DATA LISTING.
○ ○ ○

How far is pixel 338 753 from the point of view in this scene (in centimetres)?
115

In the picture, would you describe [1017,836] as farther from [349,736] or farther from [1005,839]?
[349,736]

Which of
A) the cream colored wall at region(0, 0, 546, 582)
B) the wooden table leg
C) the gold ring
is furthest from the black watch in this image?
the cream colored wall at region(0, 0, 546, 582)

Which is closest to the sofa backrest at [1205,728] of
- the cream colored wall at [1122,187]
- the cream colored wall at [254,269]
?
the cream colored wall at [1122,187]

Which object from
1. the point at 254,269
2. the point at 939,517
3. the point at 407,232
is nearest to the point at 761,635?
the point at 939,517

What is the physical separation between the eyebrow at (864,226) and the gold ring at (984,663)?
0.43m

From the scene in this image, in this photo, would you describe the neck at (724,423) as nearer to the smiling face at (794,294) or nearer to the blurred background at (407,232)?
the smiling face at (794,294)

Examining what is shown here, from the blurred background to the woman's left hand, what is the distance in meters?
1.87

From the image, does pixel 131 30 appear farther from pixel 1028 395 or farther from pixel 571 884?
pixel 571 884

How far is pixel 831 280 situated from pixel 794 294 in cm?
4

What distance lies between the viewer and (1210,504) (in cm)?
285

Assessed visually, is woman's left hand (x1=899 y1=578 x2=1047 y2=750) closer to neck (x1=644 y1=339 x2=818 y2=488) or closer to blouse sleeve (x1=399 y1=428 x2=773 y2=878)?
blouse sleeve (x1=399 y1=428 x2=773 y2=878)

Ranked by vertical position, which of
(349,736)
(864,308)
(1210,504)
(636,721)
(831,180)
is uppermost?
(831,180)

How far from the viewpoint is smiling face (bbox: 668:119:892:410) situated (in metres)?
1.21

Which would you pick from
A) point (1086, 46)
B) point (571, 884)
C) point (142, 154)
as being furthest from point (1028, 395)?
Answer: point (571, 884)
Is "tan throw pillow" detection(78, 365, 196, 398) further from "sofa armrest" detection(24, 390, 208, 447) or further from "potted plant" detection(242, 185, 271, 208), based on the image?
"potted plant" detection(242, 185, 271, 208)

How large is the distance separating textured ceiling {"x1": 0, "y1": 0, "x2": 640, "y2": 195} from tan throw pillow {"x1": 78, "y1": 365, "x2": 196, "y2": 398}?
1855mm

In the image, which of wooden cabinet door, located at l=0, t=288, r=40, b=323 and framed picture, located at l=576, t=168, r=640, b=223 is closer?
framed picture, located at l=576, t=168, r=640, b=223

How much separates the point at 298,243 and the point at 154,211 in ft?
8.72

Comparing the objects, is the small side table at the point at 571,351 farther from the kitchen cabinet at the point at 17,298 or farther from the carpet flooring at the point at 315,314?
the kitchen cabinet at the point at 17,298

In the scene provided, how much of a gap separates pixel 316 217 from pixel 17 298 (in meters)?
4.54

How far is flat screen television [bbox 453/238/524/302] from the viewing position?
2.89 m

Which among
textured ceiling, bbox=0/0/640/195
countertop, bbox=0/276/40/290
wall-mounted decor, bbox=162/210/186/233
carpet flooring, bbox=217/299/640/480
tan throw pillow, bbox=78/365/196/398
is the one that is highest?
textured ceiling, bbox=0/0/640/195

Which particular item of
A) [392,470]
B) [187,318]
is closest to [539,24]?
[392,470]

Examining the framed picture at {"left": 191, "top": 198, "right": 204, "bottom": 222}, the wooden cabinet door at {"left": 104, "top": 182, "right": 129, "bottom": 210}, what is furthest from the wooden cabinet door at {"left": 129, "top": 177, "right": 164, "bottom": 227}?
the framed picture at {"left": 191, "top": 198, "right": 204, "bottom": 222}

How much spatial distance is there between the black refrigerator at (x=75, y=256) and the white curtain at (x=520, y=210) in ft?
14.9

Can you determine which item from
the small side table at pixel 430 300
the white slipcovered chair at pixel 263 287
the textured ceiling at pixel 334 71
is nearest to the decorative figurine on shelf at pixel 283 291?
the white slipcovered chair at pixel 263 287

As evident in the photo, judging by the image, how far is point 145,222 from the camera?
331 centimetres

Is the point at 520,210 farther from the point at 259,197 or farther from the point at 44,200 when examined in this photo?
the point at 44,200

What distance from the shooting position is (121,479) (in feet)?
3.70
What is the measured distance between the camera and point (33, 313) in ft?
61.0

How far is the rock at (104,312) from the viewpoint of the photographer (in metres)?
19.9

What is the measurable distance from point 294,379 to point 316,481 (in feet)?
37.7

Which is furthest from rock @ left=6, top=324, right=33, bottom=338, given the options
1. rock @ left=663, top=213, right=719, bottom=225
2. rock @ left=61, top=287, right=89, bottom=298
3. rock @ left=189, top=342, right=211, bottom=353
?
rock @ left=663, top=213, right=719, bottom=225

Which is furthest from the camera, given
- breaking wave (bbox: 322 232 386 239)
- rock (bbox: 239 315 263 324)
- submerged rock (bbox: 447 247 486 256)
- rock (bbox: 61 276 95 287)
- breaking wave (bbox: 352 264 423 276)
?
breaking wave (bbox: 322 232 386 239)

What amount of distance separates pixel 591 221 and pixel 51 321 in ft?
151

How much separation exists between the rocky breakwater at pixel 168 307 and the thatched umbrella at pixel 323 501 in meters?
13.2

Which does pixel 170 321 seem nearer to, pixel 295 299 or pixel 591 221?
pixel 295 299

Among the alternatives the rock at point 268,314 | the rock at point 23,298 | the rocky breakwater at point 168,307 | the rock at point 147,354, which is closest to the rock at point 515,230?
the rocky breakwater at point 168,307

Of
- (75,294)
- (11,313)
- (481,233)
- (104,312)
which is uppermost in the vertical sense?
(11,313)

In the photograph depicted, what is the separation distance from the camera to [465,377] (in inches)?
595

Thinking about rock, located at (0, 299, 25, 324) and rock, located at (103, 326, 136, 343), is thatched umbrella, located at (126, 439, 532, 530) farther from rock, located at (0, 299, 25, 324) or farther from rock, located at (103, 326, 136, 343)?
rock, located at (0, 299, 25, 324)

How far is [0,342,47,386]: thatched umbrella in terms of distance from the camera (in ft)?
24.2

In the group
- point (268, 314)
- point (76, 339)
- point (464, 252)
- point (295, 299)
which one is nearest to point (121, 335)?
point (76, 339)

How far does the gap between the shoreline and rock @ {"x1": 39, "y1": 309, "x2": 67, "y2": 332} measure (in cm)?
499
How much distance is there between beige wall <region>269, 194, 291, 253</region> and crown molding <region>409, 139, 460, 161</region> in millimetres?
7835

○ ○ ○

TO BE DONE. Rewrite the lines above, swapping "thatched umbrella" for "straw parasol" and leaving everything else unchanged.

RESPONSE.
How far is pixel 338 753 from the point of view in this scene (in centimetres)?
115

In the picture, would you describe [1017,836] as farther from [349,736] or farther from [1005,839]?
[349,736]

Which of
A) the cream colored wall at region(0, 0, 546, 582)
B) the wooden table leg
C) the gold ring
is furthest from the black watch in this image?
the cream colored wall at region(0, 0, 546, 582)

Which is closest to the sofa backrest at [1205,728] of
- the cream colored wall at [1122,187]
- the cream colored wall at [254,269]
?
the cream colored wall at [1122,187]

Which object from
1. the point at 254,269
2. the point at 939,517
3. the point at 407,232
is nearest to the point at 761,635?
the point at 939,517

What is the physical separation between the eyebrow at (864,226) and the gold ring at (984,663)?
0.43m

From the scene in this image, in this photo, would you describe the neck at (724,423) as nearer to the smiling face at (794,294) or nearer to the blurred background at (407,232)?
the smiling face at (794,294)

Examining what is shown here, from the blurred background to the woman's left hand, what is the distance in meters?
1.87

From the image, does pixel 131 30 appear farther from pixel 1028 395 or farther from pixel 571 884?
pixel 571 884

How far is pixel 831 280 situated from pixel 794 294 in cm?
4

What distance lies between the viewer and (1210,504) (in cm)?
285

Assessed visually, is woman's left hand (x1=899 y1=578 x2=1047 y2=750) closer to neck (x1=644 y1=339 x2=818 y2=488) or closer to blouse sleeve (x1=399 y1=428 x2=773 y2=878)?
blouse sleeve (x1=399 y1=428 x2=773 y2=878)

Ranked by vertical position, which of
(349,736)
(864,308)
(1210,504)
(636,721)
(831,180)
is uppermost?
(831,180)

How far from the viewpoint is smiling face (bbox: 668:119:892:410) situated (in metres)?
1.21

Which would you pick from
A) point (1086, 46)
B) point (571, 884)
C) point (142, 154)
as being furthest from point (1028, 395)?
Answer: point (571, 884)
Is "tan throw pillow" detection(78, 365, 196, 398) further from "sofa armrest" detection(24, 390, 208, 447) or further from "potted plant" detection(242, 185, 271, 208), based on the image?
"potted plant" detection(242, 185, 271, 208)

How large is the distance separating textured ceiling {"x1": 0, "y1": 0, "x2": 640, "y2": 195} from tan throw pillow {"x1": 78, "y1": 365, "x2": 196, "y2": 398}?
1855mm

In the image, which of wooden cabinet door, located at l=0, t=288, r=40, b=323 and framed picture, located at l=576, t=168, r=640, b=223 is closer?
framed picture, located at l=576, t=168, r=640, b=223

How much separates the point at 298,243 and the point at 154,211 in ft?
8.72

Comparing the objects, is the small side table at the point at 571,351 farther from the kitchen cabinet at the point at 17,298 or farther from the carpet flooring at the point at 315,314?
the kitchen cabinet at the point at 17,298

In the scene provided, how much of a gap separates pixel 316 217 from pixel 17 298 (in meters)?
4.54

How far is flat screen television [bbox 453/238/524/302] from the viewing position?
2.89 m

Which among
textured ceiling, bbox=0/0/640/195
countertop, bbox=0/276/40/290
wall-mounted decor, bbox=162/210/186/233
carpet flooring, bbox=217/299/640/480
tan throw pillow, bbox=78/365/196/398
is the one that is highest?
textured ceiling, bbox=0/0/640/195

Which particular item of
A) [392,470]
B) [187,318]
is closest to [539,24]?
[392,470]

Examining the framed picture at {"left": 191, "top": 198, "right": 204, "bottom": 222}, the wooden cabinet door at {"left": 104, "top": 182, "right": 129, "bottom": 210}, what is furthest from the wooden cabinet door at {"left": 129, "top": 177, "right": 164, "bottom": 227}?
the framed picture at {"left": 191, "top": 198, "right": 204, "bottom": 222}

How much spatial distance is there between the black refrigerator at (x=75, y=256) and the white curtain at (x=520, y=210) in ft?
14.9

Can you determine which item from
the small side table at pixel 430 300
the white slipcovered chair at pixel 263 287
the textured ceiling at pixel 334 71
is nearest to the decorative figurine on shelf at pixel 283 291?
the white slipcovered chair at pixel 263 287

As evident in the photo, judging by the image, how far is point 145,222 from the camera?
331 centimetres

Is the point at 520,210 farther from the point at 259,197 or farther from the point at 44,200 when examined in this photo?
the point at 44,200

What distance from the shooting position is (121,479) (in feet)?
3.70
What is the measured distance between the camera and point (33, 313) in ft?
61.0

How far is the rock at (104,312) from the viewpoint of the photographer (in metres)?
19.9

What is the measurable distance from point 294,379 to point 316,481 (in feet)?
37.7

Which is furthest from rock @ left=6, top=324, right=33, bottom=338, given the options
1. rock @ left=663, top=213, right=719, bottom=225
2. rock @ left=61, top=287, right=89, bottom=298
3. rock @ left=189, top=342, right=211, bottom=353
?
rock @ left=663, top=213, right=719, bottom=225

Which is furthest from the camera, given
- breaking wave (bbox: 322 232 386 239)
- rock (bbox: 239 315 263 324)
- submerged rock (bbox: 447 247 486 256)
- rock (bbox: 61 276 95 287)
- breaking wave (bbox: 352 264 423 276)
?
breaking wave (bbox: 322 232 386 239)

What amount of distance separates pixel 591 221 and pixel 51 321 in ft?
151

How much separation exists between the rocky breakwater at pixel 168 307 and the straw parasol at pixel 323 501 in meters?
13.2

Which does pixel 170 321 seem nearer to, pixel 295 299 or pixel 591 221?
pixel 295 299

Among the alternatives the rock at point 268,314 | the rock at point 23,298 | the rocky breakwater at point 168,307 | the rock at point 147,354, which is closest to the rock at point 515,230?
the rocky breakwater at point 168,307

Of
- (75,294)
- (11,313)
- (481,233)
- (104,312)
which is uppermost in the vertical sense?
(11,313)

In the photograph depicted, what is the separation distance from the camera to [465,377] (in inches)?
595

Thinking about rock, located at (0, 299, 25, 324) and rock, located at (103, 326, 136, 343), is straw parasol, located at (126, 439, 532, 530) farther from rock, located at (0, 299, 25, 324) or farther from rock, located at (103, 326, 136, 343)?
rock, located at (0, 299, 25, 324)

How far is [0,342,47,386]: straw parasol in terms of distance from the camera (in ft)?
24.2

In the group
- point (268, 314)
- point (76, 339)
- point (464, 252)
- point (295, 299)
which one is nearest to point (121, 335)?
point (76, 339)

How far does the gap between the shoreline and rock @ {"x1": 39, "y1": 309, "x2": 67, "y2": 332} measure (in cm)?
499
How much distance is there between beige wall <region>269, 194, 291, 253</region> and crown molding <region>409, 139, 460, 161</region> in millimetres?
7835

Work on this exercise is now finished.